CoStar Group Inc. Stock Upgraded (CSGP)
NEW YORK (TheStreet) -- CoStar Group (Nasdaq:CSGP) has been upgraded by TheStreet Ratings from hold to buy. The company's strengths can be seen in multiple areas, such as its largely solid financial position with reasonable debt levels by most measures, revenue growth, expanding profit margins and solid stock price performance. We feel these strengths outweigh the fact that the company has had somewhat weak growth in earnings per share. Highlights from the ratings report include:
- Even though the debt-to-equity ratio shows mixed results, the company's quick ratio of 8.89 is very high and demonstrates very strong liquidity.
- The revenue growth came in higher than the industry average of 3.6%. Since the same quarter one year prior, revenues rose by 11.7%. This growth in revenue does not appear to have trickled down to the company's bottom line, displayed by a decline in earnings per share.
- The gross profit margin for COSTAR GROUP INC is currently very high, coming in at 70.70%. It has increased from the same quarter the previous year. Regardless of the strong results of the gross profit margin, the net profit margin of 3.60% trails the industry average.
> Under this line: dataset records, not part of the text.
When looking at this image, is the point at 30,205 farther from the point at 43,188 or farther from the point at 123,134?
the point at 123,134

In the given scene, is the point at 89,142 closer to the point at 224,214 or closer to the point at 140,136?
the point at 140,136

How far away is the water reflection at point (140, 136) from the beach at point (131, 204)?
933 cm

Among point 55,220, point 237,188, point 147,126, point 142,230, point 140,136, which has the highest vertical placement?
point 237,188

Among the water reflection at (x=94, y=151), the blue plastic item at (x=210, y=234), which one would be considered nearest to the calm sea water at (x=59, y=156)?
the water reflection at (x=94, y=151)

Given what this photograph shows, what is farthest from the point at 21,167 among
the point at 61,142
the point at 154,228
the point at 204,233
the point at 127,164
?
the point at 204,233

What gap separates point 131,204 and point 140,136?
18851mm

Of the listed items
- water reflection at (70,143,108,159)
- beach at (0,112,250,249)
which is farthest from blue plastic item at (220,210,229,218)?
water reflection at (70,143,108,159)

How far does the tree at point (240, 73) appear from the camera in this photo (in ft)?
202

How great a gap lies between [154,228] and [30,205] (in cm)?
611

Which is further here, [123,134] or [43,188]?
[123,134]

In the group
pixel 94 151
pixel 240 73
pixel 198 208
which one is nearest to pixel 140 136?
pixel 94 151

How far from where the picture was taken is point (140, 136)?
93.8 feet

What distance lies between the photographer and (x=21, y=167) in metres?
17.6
- Looking at where the stock is today compared to one year ago, we find that it is not only higher, but it has also clearly outperformed the rise in the S&P 500 over the same period, despite the company's weak earnings results. Looking ahead, the stock's rise over the last year has already helped drive it to a level which is relatively expensive compared to the rest of its industry. We feel, however, that the other strengths this company displays justify these higher price levels.
- COSTAR GROUP INC's earnings per share declined by 43.8% in the most recent quarter compared to the same quarter a year ago. Earnings per share have declined over the last two years. We anticipate that this should continue in the coming year. During the past fiscal year, COSTAR GROUP INC reported lower earnings of $0.64 versus $0.95 in the prior year. For the next year, the market is expecting a contraction of 20.3% in earnings ($0.51 versus $0.64).